- _Goal of the exercise_
Below are records; transcribe only the line with "From the lens, what" and those after it, through the last line, without any change.
----- Record excerpts -----
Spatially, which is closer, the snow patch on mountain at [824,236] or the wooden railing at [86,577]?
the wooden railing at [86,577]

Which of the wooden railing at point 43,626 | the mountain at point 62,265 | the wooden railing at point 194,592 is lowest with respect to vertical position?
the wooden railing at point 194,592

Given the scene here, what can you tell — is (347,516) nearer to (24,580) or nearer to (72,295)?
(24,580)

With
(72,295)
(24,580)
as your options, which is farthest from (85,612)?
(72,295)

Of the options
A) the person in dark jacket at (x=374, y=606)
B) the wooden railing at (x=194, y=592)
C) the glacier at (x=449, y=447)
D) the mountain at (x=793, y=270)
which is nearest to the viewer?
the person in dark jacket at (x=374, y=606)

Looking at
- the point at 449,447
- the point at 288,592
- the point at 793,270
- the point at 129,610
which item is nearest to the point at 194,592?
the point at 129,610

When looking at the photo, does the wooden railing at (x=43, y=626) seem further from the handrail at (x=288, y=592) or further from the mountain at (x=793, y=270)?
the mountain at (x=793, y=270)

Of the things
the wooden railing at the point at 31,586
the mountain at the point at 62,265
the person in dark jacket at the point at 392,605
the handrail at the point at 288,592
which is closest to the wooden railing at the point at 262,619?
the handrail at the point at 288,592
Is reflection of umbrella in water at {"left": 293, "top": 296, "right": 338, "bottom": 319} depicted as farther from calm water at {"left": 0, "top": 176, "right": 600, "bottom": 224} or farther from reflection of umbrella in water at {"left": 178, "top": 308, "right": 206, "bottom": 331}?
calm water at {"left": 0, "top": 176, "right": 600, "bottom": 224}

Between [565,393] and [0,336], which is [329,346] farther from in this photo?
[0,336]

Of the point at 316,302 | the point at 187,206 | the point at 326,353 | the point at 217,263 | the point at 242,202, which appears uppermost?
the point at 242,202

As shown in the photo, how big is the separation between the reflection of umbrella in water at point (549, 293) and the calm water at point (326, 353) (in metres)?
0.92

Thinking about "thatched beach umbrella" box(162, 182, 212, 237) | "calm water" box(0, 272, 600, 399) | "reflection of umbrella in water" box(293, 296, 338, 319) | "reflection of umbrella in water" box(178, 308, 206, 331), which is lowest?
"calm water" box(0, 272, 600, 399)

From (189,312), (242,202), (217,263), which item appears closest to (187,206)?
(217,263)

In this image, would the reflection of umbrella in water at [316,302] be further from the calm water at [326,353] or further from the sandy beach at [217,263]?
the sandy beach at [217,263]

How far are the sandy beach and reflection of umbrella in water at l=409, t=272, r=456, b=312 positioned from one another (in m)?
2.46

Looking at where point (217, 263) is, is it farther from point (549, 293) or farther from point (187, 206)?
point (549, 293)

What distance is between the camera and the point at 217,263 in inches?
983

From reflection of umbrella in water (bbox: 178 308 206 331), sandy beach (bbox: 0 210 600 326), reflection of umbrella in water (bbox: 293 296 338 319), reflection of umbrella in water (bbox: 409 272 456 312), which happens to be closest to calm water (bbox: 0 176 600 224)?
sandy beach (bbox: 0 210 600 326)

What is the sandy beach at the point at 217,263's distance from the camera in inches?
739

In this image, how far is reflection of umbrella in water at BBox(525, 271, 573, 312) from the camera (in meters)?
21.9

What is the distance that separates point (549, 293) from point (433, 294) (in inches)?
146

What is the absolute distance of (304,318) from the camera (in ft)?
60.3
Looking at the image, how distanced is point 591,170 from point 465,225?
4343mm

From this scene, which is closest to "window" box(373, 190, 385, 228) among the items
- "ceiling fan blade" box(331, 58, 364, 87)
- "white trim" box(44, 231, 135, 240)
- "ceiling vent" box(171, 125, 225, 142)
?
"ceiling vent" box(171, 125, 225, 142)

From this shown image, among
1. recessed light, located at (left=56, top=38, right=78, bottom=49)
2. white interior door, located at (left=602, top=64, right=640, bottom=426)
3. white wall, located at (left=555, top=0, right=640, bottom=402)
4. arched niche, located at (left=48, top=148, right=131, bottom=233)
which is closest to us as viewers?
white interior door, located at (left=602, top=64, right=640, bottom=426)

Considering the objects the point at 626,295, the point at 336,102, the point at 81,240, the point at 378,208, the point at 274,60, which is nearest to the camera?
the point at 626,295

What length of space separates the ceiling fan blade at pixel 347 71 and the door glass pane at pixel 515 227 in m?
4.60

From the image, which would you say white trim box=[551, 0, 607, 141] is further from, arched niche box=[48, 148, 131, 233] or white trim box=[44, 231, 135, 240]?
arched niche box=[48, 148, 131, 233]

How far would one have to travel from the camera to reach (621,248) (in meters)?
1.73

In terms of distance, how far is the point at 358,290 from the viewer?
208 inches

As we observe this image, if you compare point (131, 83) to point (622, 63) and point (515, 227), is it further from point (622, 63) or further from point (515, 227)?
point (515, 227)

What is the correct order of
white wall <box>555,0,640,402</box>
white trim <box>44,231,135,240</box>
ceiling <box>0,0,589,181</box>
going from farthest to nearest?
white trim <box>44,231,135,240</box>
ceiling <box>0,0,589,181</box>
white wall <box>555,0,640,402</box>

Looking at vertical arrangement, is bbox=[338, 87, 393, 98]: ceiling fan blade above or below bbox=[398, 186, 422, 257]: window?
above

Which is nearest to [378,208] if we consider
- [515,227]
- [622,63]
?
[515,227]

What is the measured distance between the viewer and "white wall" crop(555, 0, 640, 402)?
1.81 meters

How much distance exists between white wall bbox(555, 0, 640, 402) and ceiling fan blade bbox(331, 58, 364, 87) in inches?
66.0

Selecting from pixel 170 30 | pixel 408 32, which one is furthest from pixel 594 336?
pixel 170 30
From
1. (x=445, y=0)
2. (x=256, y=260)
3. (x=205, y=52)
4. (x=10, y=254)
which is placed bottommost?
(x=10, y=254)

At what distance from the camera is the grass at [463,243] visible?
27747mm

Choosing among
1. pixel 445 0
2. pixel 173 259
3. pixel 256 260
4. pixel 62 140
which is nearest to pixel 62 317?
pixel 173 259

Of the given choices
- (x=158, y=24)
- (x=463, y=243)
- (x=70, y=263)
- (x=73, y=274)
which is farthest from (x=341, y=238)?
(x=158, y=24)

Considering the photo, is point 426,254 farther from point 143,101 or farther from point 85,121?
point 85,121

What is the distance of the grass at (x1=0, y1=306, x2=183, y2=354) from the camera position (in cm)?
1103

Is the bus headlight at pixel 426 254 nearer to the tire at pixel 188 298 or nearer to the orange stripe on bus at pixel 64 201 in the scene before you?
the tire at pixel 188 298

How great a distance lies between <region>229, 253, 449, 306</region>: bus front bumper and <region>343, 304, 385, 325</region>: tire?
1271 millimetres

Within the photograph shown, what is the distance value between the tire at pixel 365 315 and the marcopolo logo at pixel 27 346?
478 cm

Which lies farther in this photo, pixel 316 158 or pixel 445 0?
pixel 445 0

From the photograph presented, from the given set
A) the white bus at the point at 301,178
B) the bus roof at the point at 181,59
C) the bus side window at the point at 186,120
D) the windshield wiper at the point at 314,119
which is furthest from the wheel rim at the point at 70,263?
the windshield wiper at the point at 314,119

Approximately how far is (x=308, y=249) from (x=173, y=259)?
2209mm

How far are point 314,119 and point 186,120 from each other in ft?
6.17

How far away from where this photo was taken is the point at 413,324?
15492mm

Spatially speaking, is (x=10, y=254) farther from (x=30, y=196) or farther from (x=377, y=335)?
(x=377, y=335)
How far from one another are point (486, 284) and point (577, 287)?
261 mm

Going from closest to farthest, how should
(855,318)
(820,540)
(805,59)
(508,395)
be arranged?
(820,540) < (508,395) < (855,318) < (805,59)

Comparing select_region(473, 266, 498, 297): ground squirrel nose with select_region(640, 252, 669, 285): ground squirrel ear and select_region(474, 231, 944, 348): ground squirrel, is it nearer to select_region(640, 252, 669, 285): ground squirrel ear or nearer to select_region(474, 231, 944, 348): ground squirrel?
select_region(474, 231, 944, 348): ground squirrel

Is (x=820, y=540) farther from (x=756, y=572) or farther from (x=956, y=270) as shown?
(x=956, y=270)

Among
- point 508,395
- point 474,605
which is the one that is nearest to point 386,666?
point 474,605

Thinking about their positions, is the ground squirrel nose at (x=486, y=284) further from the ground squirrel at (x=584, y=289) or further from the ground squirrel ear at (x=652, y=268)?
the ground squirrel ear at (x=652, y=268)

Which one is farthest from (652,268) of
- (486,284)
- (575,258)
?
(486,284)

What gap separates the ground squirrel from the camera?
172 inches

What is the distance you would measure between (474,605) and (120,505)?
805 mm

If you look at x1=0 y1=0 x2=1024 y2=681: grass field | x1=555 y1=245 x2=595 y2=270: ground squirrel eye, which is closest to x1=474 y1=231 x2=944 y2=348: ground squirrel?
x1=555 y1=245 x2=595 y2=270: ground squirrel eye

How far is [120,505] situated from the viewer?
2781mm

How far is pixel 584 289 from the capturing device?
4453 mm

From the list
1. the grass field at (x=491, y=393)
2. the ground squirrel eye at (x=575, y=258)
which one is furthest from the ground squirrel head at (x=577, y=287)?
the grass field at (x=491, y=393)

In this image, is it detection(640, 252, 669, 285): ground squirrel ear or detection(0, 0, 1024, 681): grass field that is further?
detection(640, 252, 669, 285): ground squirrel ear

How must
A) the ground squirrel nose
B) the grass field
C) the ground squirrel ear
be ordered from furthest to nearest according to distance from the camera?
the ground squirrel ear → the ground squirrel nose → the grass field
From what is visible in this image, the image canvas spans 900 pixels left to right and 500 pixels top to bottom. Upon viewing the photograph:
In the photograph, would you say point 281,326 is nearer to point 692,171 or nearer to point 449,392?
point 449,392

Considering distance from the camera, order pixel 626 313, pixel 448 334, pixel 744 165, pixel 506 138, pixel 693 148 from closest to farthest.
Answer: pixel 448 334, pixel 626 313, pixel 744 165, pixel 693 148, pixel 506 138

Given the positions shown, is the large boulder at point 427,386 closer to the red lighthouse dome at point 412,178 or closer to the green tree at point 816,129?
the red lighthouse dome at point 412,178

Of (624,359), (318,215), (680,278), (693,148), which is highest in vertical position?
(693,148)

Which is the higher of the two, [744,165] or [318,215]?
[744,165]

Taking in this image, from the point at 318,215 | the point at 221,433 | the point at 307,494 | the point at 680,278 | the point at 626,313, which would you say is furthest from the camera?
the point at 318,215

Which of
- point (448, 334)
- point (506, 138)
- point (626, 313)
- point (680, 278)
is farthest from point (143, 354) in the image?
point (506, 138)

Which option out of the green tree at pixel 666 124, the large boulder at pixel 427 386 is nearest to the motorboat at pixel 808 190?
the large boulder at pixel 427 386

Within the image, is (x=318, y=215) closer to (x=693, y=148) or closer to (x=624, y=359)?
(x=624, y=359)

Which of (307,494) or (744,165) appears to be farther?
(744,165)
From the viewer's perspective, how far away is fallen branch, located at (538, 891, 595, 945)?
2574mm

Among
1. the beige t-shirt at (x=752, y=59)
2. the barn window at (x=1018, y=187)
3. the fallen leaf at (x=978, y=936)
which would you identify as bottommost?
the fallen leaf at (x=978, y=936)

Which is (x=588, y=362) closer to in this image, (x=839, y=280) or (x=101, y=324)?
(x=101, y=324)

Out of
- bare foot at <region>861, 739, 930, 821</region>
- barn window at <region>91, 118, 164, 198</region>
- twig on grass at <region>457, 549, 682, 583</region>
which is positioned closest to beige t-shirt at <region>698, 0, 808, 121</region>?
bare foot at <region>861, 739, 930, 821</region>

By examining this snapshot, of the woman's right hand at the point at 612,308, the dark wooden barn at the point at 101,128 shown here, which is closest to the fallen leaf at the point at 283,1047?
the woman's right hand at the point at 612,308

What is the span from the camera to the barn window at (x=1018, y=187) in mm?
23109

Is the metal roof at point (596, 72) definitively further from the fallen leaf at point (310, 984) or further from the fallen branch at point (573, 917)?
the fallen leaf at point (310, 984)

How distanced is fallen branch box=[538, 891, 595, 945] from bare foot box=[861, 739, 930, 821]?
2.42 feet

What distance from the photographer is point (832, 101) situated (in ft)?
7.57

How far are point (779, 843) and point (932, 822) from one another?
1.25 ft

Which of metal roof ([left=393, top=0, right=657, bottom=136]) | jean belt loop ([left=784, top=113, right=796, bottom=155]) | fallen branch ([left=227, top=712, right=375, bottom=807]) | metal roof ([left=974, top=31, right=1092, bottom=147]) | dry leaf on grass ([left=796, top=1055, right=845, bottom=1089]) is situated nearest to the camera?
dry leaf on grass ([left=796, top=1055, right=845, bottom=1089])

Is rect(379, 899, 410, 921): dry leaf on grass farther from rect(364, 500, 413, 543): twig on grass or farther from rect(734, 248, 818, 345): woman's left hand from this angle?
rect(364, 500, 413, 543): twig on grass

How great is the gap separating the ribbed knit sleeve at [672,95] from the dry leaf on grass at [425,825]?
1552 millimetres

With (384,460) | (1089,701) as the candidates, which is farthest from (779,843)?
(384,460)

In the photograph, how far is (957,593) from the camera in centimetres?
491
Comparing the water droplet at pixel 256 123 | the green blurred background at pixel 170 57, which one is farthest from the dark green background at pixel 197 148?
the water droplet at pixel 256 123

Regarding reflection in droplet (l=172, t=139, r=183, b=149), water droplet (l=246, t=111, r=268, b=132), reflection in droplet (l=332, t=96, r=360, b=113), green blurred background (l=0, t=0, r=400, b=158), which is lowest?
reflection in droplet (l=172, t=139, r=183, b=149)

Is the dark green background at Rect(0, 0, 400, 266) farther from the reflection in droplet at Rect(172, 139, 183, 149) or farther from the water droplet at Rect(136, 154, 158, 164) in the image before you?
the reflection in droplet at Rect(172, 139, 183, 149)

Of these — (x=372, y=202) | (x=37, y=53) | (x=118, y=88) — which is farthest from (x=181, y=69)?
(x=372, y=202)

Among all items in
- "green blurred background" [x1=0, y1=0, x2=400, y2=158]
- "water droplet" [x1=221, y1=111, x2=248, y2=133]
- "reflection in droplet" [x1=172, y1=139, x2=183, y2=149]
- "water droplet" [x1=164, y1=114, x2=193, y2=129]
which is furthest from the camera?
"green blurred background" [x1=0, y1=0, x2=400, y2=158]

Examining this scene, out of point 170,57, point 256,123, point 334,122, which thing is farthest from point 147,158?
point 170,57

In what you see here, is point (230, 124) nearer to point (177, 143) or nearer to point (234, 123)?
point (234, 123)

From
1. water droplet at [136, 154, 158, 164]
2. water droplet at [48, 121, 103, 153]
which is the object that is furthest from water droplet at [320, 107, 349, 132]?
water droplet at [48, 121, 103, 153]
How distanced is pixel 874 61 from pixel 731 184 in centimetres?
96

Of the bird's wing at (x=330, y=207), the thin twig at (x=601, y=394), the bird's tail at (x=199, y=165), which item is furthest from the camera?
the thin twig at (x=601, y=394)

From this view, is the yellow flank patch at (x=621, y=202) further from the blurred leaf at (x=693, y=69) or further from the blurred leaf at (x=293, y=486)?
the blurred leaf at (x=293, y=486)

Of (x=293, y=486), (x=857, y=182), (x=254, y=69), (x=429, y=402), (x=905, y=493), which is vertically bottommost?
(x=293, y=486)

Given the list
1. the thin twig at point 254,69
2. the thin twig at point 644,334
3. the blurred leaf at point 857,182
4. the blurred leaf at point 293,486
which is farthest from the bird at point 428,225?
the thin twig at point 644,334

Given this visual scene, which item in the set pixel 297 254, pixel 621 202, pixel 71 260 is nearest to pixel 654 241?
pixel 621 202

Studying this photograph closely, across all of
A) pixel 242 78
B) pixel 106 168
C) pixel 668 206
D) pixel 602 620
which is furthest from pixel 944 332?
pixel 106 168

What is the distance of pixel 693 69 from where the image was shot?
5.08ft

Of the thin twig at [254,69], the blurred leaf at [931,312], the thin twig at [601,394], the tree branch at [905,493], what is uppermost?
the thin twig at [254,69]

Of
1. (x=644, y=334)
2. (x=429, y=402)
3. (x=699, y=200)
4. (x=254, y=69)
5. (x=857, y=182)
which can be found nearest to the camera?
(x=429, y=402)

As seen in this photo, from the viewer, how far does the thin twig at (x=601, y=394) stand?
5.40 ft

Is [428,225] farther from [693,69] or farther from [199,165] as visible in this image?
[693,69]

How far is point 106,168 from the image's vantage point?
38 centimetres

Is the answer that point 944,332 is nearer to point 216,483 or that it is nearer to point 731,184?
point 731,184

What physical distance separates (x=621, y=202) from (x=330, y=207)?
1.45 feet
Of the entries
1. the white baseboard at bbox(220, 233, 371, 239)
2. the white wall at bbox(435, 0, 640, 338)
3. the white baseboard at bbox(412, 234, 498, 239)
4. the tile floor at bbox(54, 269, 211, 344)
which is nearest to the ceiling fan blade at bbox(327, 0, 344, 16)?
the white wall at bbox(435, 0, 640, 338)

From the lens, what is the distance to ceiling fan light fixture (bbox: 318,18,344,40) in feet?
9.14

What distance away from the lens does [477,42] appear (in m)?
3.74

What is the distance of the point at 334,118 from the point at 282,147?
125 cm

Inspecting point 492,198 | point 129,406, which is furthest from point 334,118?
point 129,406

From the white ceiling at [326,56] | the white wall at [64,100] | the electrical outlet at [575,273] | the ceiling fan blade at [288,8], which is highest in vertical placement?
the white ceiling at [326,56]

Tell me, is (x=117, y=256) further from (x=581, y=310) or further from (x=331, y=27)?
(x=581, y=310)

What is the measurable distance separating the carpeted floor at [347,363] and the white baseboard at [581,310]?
-----
- _Result_
From the lens, what is the distance to ceiling fan light fixture (bbox: 318,18,344,40) in feet?
9.14

What distance away from the lens does [477,42] appear (in m)?
3.74

What is the distance of the point at 334,118 from the point at 282,147?
125 cm

Inspecting point 492,198 | point 129,406, which is furthest from point 334,118?
point 129,406

From the white ceiling at [326,56] | the white wall at [64,100] | the electrical outlet at [575,273] | the ceiling fan blade at [288,8], which is highest in vertical placement?
the white ceiling at [326,56]

Tell me, is (x=117, y=256) further from (x=581, y=310) or further from (x=331, y=27)?
(x=581, y=310)

What is the measurable distance separating the carpeted floor at [347,363] and the white baseboard at [581,310]?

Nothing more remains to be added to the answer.